Sixty Rayburn - Legislative Duties

Legislative Duties

In 1973, Rayburn served as chairman of the Committee on Revenue, Finance and Taxation at the state Constitutional Convention, which produced the Louisiana Constitution of 1974. He served at the convention with future Governor Roemer and future Secretary of State and Insurance Commissioner James H. "Jim" Brown as well as such lawmakers as state Representatives R. Harmon Drew of Webster Parish and Frank Fulco of Caddo Parish.

Rayburn advocated pay-as-you-go for state projects and insisted that local government fund its own projects. "We've run a Cadillac on a Ford budget for so long, the people are spoiled. Sooner or later, we’re going to run out of gas," Rayburn said to the recollection of Mike Baer.

Rayburn served on a number of committees: Conservation, Education, Transportation and Public Works, Industrial Relations, Labor and Capital, Long-range Highway, Retirement, Interim Emergency Board, Bond Commission, and as Chairman of both the Senate Finance Committee and the Joint Legislative Committee on the Budget.

Even with the election in 1979 of David C. Treen as the state's first Republican governor since Reconstruction, Rayburn maintained his reputation as a populist Democrat and an ally of organized labor.

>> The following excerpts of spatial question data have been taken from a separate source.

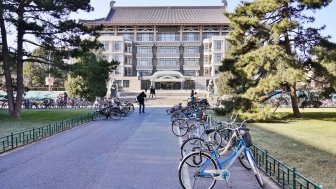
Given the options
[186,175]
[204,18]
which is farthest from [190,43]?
[186,175]

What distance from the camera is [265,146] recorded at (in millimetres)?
13180

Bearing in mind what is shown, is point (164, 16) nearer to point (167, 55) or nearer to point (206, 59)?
point (167, 55)

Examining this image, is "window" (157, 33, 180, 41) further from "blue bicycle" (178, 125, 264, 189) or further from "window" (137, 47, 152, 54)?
"blue bicycle" (178, 125, 264, 189)

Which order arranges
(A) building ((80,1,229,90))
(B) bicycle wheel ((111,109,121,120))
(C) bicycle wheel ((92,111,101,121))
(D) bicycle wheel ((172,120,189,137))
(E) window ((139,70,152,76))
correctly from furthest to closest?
(E) window ((139,70,152,76))
(A) building ((80,1,229,90))
(B) bicycle wheel ((111,109,121,120))
(C) bicycle wheel ((92,111,101,121))
(D) bicycle wheel ((172,120,189,137))

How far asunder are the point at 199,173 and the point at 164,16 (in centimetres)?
7464

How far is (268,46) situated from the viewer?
21922 mm

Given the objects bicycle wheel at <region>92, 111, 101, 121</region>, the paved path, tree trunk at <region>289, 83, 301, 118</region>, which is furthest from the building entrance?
the paved path

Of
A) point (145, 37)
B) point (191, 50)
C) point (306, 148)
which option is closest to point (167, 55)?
point (191, 50)

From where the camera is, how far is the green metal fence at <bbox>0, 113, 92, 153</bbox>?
1301 cm

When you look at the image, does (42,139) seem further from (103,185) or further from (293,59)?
(293,59)

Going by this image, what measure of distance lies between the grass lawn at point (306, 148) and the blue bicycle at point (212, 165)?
5.70 ft

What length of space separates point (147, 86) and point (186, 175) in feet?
221

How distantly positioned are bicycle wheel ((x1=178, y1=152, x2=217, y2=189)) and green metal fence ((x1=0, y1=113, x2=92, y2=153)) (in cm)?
666

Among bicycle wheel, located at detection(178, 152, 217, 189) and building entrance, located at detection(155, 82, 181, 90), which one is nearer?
bicycle wheel, located at detection(178, 152, 217, 189)
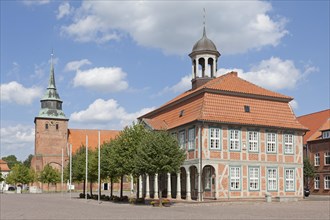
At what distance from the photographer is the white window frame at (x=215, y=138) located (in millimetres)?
42719

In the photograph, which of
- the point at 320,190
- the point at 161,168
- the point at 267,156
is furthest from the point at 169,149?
the point at 320,190

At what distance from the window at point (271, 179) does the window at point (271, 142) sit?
1.78 metres

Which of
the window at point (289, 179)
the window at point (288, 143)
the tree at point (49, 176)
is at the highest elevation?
the window at point (288, 143)

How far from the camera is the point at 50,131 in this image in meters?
94.1

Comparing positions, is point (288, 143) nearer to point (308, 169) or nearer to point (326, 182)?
point (308, 169)

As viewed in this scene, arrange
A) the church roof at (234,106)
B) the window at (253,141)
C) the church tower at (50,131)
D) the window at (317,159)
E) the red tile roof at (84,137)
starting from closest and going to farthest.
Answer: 1. the church roof at (234,106)
2. the window at (253,141)
3. the window at (317,159)
4. the church tower at (50,131)
5. the red tile roof at (84,137)

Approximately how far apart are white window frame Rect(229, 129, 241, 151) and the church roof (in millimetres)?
1009

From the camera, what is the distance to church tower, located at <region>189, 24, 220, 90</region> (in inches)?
1997

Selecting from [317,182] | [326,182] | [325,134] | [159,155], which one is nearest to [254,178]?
[159,155]

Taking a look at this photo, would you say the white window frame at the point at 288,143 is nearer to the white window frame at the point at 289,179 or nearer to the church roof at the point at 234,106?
the church roof at the point at 234,106

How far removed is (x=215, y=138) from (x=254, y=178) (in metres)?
5.38

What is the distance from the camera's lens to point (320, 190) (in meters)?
63.6

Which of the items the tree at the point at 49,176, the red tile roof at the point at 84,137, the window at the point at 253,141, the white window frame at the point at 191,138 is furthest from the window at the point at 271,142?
the red tile roof at the point at 84,137

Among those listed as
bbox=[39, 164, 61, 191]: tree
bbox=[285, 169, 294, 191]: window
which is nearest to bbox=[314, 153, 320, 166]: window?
bbox=[285, 169, 294, 191]: window
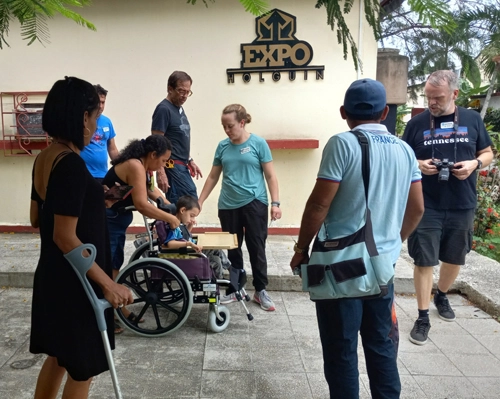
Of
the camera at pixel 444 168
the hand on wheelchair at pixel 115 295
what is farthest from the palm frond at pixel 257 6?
the camera at pixel 444 168

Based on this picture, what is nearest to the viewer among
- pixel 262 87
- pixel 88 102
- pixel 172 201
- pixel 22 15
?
pixel 22 15

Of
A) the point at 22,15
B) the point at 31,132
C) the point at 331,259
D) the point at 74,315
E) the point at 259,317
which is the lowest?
the point at 259,317

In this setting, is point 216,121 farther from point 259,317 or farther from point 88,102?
point 88,102

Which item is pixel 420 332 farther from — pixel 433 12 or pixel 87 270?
pixel 433 12

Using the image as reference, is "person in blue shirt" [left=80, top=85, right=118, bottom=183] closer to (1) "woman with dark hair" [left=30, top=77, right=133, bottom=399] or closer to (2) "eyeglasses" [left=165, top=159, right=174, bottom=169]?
(2) "eyeglasses" [left=165, top=159, right=174, bottom=169]

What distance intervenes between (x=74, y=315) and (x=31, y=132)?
15.7 feet

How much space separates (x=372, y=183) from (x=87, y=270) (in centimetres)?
127

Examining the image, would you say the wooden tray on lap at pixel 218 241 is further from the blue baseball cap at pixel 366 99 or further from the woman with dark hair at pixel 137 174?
the blue baseball cap at pixel 366 99

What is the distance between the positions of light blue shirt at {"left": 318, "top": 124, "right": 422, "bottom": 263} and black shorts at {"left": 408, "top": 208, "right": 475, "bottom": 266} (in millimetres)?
1362

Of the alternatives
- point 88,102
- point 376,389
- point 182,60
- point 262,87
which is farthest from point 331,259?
point 182,60

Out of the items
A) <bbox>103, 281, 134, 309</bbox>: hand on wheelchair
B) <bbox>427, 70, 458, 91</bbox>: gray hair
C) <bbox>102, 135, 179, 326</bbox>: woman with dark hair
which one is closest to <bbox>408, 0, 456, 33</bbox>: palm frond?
<bbox>103, 281, 134, 309</bbox>: hand on wheelchair

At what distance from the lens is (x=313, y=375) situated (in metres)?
2.64

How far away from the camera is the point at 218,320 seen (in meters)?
3.27

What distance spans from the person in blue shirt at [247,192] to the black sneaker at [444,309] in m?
1.43
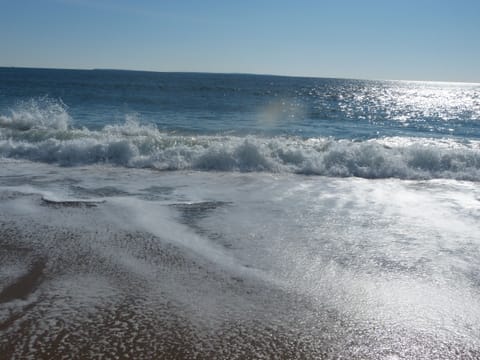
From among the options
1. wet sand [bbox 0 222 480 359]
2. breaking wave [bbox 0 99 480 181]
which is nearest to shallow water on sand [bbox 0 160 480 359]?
wet sand [bbox 0 222 480 359]

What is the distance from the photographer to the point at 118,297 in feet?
13.5

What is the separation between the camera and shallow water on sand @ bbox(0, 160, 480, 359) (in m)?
3.52

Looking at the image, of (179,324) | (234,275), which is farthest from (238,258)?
(179,324)

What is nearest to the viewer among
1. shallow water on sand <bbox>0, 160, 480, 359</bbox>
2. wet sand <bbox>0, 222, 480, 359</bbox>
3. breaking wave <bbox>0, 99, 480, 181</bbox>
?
wet sand <bbox>0, 222, 480, 359</bbox>

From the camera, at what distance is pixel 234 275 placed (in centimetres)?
465

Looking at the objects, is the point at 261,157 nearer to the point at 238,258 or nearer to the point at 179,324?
the point at 238,258

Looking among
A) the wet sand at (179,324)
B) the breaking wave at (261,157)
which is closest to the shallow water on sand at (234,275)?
the wet sand at (179,324)

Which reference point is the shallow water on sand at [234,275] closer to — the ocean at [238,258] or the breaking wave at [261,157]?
the ocean at [238,258]

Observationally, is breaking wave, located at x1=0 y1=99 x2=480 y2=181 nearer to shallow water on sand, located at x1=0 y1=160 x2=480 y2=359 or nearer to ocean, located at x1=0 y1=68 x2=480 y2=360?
ocean, located at x1=0 y1=68 x2=480 y2=360

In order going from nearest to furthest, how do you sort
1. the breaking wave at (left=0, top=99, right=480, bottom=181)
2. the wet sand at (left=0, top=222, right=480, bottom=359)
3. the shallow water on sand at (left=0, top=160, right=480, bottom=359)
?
the wet sand at (left=0, top=222, right=480, bottom=359)
the shallow water on sand at (left=0, top=160, right=480, bottom=359)
the breaking wave at (left=0, top=99, right=480, bottom=181)

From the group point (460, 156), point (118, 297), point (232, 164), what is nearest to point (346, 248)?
point (118, 297)

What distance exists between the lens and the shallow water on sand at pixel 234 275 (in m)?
3.52

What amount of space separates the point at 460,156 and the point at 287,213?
22.5 feet

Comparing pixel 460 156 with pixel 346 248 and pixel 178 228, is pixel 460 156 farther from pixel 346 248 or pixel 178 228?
pixel 178 228
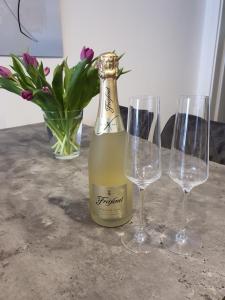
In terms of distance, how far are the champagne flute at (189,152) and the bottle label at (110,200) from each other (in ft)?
0.33

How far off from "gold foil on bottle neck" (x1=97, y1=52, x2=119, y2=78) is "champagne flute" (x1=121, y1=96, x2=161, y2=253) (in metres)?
0.06

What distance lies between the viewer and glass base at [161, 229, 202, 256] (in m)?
0.45

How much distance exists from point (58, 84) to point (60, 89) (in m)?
0.02

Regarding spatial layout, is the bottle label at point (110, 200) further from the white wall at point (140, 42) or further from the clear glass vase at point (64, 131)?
the white wall at point (140, 42)

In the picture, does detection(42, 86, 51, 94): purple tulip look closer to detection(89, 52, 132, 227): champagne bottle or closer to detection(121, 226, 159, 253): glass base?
detection(89, 52, 132, 227): champagne bottle

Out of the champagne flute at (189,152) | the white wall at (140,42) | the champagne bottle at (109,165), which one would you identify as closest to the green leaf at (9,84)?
the champagne bottle at (109,165)

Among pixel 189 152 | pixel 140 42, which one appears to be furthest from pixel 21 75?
pixel 140 42

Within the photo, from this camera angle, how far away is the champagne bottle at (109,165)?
1.61 feet

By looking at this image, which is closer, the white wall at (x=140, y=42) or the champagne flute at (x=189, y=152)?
the champagne flute at (x=189, y=152)

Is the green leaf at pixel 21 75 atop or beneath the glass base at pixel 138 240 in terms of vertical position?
atop

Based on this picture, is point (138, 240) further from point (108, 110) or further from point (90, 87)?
point (90, 87)

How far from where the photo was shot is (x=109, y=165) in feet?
1.73

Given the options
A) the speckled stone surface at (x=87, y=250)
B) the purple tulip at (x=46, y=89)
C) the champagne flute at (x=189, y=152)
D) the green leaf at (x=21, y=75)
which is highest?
the green leaf at (x=21, y=75)

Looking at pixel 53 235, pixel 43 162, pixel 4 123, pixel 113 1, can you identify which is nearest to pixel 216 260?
pixel 53 235
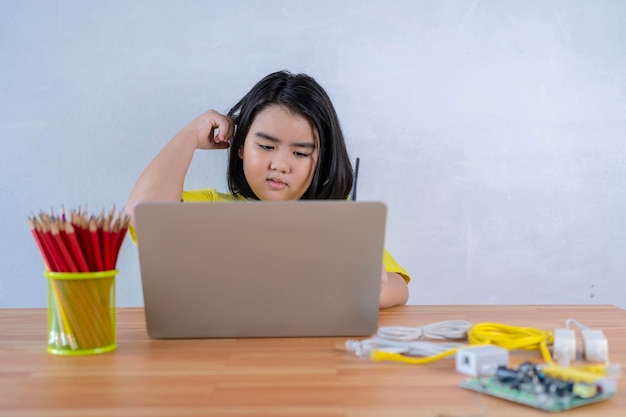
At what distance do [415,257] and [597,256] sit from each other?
620 millimetres

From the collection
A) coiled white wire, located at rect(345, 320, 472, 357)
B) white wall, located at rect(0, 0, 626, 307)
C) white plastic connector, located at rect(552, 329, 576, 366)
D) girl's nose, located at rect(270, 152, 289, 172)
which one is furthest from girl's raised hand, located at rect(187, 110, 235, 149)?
white plastic connector, located at rect(552, 329, 576, 366)

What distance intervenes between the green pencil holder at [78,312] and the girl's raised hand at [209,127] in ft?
2.83

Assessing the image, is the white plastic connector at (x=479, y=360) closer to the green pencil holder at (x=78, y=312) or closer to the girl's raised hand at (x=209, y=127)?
the green pencil holder at (x=78, y=312)

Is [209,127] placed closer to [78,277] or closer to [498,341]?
[78,277]

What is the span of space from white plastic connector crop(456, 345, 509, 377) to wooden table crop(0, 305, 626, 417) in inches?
0.6

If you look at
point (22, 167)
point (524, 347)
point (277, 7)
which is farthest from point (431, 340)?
point (22, 167)

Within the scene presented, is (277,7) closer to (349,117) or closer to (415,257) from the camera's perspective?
(349,117)

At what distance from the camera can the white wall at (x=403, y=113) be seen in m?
2.09

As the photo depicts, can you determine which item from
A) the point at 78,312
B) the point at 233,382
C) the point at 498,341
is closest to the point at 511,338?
the point at 498,341

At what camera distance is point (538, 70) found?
2.19 m

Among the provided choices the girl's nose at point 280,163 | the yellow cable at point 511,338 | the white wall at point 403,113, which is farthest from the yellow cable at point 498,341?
the white wall at point 403,113

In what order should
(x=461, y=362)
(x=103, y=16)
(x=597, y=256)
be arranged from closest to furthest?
(x=461, y=362) → (x=103, y=16) → (x=597, y=256)

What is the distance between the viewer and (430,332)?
98 centimetres

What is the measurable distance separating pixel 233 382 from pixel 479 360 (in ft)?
0.91
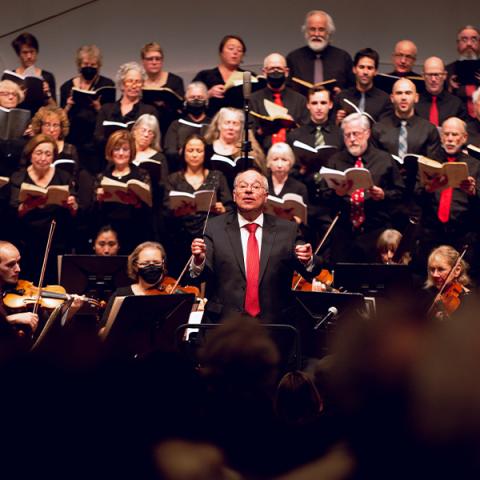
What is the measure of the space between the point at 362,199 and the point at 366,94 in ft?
3.76

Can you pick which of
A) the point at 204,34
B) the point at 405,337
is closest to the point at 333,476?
the point at 405,337

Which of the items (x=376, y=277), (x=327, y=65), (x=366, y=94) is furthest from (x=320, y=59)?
(x=376, y=277)

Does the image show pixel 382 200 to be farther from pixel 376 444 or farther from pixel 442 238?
pixel 376 444

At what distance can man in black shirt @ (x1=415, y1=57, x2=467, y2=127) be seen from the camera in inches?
270

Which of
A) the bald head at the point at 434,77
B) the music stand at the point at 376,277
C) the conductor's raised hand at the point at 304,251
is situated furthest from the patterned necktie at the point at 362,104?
the conductor's raised hand at the point at 304,251

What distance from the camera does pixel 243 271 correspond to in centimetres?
464

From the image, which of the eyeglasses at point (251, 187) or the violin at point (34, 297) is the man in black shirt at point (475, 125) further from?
the violin at point (34, 297)

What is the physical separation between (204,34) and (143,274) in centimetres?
474

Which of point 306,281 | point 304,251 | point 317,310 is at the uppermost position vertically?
point 304,251

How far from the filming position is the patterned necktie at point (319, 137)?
257 inches

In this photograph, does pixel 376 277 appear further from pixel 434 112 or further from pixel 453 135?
pixel 434 112

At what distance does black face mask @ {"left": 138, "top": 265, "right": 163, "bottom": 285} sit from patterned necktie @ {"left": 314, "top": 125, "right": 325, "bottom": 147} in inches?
76.2

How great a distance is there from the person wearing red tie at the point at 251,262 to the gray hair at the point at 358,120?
1.67m

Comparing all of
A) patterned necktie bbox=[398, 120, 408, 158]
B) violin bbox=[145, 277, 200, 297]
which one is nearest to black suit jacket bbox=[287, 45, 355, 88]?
patterned necktie bbox=[398, 120, 408, 158]
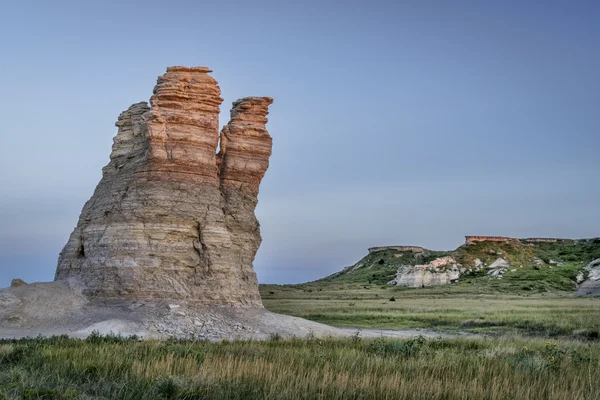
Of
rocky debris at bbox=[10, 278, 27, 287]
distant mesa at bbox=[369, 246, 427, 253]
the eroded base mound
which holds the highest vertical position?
distant mesa at bbox=[369, 246, 427, 253]

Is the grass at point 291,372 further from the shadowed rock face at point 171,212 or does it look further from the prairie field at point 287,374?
the shadowed rock face at point 171,212

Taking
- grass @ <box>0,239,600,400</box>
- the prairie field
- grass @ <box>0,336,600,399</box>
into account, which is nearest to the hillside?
grass @ <box>0,239,600,400</box>

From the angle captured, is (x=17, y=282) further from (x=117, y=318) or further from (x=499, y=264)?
(x=499, y=264)

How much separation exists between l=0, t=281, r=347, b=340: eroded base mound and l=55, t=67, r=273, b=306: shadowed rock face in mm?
748

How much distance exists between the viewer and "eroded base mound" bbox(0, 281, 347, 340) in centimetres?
2355

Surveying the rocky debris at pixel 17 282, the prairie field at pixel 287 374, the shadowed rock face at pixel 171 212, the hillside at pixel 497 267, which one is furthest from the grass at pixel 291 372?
the hillside at pixel 497 267

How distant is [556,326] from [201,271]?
717 inches

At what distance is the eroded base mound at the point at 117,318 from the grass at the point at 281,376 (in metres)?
8.59

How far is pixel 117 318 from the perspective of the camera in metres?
24.1

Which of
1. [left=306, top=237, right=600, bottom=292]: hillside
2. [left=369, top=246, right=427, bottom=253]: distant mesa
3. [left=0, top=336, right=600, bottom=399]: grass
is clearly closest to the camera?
[left=0, top=336, right=600, bottom=399]: grass

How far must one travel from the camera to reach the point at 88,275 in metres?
27.0

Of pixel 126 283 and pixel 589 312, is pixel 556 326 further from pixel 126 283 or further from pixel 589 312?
pixel 126 283

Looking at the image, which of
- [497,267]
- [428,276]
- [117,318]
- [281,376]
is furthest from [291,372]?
[497,267]

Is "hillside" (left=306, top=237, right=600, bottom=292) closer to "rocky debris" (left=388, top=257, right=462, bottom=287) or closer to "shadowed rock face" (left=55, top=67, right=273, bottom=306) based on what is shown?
"rocky debris" (left=388, top=257, right=462, bottom=287)
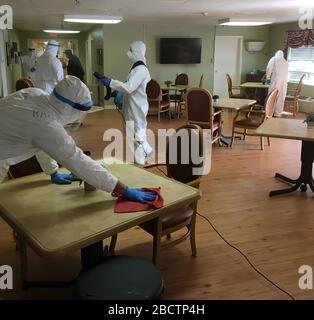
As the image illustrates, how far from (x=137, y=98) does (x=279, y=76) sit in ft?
15.0

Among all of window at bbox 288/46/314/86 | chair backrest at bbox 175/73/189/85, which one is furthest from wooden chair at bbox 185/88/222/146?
window at bbox 288/46/314/86

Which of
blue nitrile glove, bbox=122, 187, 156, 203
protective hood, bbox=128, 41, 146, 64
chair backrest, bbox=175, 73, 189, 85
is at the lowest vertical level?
blue nitrile glove, bbox=122, 187, 156, 203

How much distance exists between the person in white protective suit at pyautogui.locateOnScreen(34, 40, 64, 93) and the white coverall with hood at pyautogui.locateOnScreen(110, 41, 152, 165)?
1942mm

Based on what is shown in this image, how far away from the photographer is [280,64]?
7453 millimetres

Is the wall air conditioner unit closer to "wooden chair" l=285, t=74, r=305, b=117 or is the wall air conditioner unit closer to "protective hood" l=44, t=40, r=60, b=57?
"wooden chair" l=285, t=74, r=305, b=117

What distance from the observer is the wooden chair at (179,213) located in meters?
1.97

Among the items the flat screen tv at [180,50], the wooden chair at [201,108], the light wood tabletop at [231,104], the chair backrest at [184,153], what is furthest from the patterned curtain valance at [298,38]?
the chair backrest at [184,153]

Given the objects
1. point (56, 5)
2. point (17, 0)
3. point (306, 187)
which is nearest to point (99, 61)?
point (56, 5)

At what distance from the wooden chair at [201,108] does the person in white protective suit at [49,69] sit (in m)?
2.17

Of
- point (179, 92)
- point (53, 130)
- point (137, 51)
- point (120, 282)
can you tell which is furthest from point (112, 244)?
point (179, 92)

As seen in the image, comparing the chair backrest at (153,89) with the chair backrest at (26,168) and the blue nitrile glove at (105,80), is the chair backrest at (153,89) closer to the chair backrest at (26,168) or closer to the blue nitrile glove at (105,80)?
the blue nitrile glove at (105,80)

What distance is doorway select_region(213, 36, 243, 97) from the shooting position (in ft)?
30.9

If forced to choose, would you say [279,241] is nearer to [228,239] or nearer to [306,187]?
[228,239]
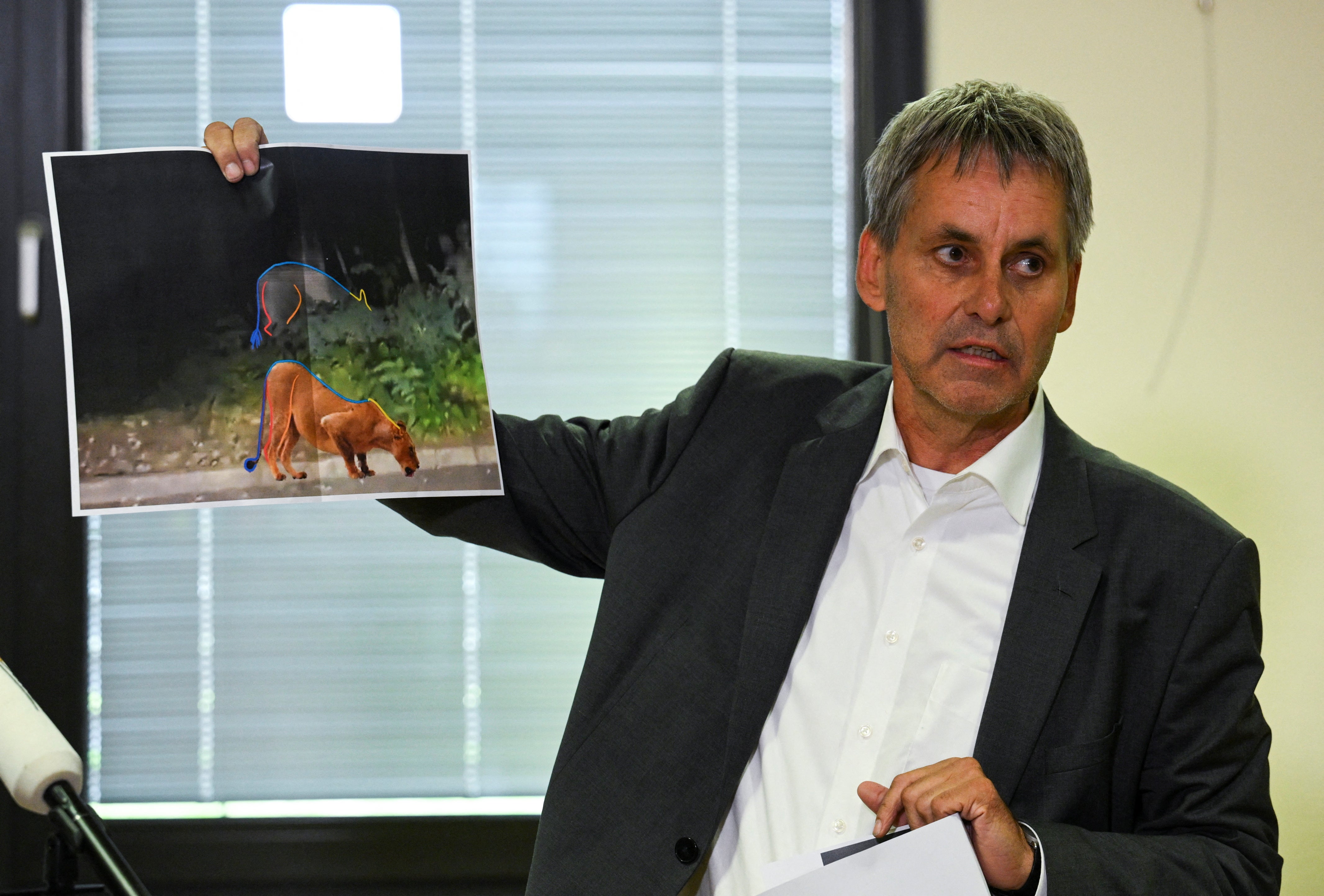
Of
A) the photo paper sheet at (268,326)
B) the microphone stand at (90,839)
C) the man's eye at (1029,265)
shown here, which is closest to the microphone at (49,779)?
the microphone stand at (90,839)

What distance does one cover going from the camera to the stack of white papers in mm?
895

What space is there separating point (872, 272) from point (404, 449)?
0.63 meters

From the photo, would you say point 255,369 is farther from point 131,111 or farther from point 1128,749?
point 131,111

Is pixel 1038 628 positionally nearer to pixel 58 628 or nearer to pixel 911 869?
pixel 911 869

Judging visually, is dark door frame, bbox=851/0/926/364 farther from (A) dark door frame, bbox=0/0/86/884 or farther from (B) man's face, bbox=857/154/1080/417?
(A) dark door frame, bbox=0/0/86/884

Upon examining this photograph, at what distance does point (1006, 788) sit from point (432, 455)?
0.67 m

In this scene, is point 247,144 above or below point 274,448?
above

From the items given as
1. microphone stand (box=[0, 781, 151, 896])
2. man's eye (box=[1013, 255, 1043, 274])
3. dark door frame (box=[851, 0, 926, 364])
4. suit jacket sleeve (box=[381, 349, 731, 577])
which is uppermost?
dark door frame (box=[851, 0, 926, 364])

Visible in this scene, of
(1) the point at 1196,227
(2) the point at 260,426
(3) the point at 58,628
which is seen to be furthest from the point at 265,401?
(1) the point at 1196,227

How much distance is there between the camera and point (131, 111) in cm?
194

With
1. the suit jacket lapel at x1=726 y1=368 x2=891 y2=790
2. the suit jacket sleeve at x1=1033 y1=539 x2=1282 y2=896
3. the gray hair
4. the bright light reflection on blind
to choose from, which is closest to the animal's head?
the suit jacket lapel at x1=726 y1=368 x2=891 y2=790

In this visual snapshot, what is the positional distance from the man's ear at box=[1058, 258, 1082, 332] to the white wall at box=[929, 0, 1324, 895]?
27.0 inches

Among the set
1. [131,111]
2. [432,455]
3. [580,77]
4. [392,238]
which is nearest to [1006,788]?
[432,455]

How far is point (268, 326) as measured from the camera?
42.2 inches
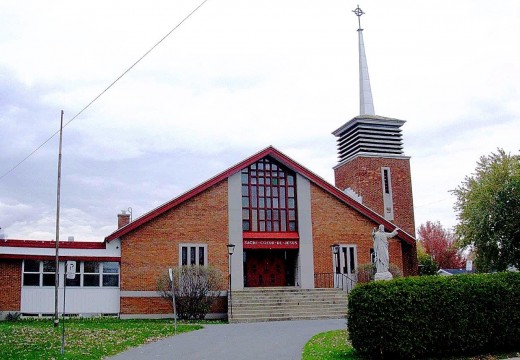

He strongly supported the scandal plagued Democratic Governor Edwards in the 1970s, the 1980s, and the early 1990s.

In 1973, Rayburn was made an honorary member of the interest group, the Louisiana Veterinary Medical Association, in recognition of his years of service to the cause of "the health of man and his domesticated animals" in Louisiana, and for his work in the establishment of Louisiana State University School of Veterinary Medicine. He was the first lay person to have received this honor.

Rayburn, who owned racehorses, was president of the Louisiana Thoroughbred Breeders Association from 1966 to 1998. Association secretary-treasurer Tom Early declared the former senator responsible for every piece of legislation that benefited the horse-racing industry in Louisiana for decades: "He was our go-to guy in the legislature." One of Rayburn's legislative and constitutional convention colleagues, Donald G. Kelly of Natchitoches, shared his interest in racehorses. Rayburn was also a member of the Louisiana Cattleman's Association.

Rayburn switched sides on segregation and worked with African American politicians in the 1970s. "I used to have some friends in the Ku Klux Klan, I admit that. . . . But things have changed, and Rayburn rides with the waves," he said in a speech in 1977.

From 1960 to 1988, his House colleague from Washington Parish was Lawrence A. Sheridan of Angie, chairman of the House Retirement Committee. Sheridan was upset in 1987 by the Democrat and later Republican Jerry Thomas, a physician from Franklinton.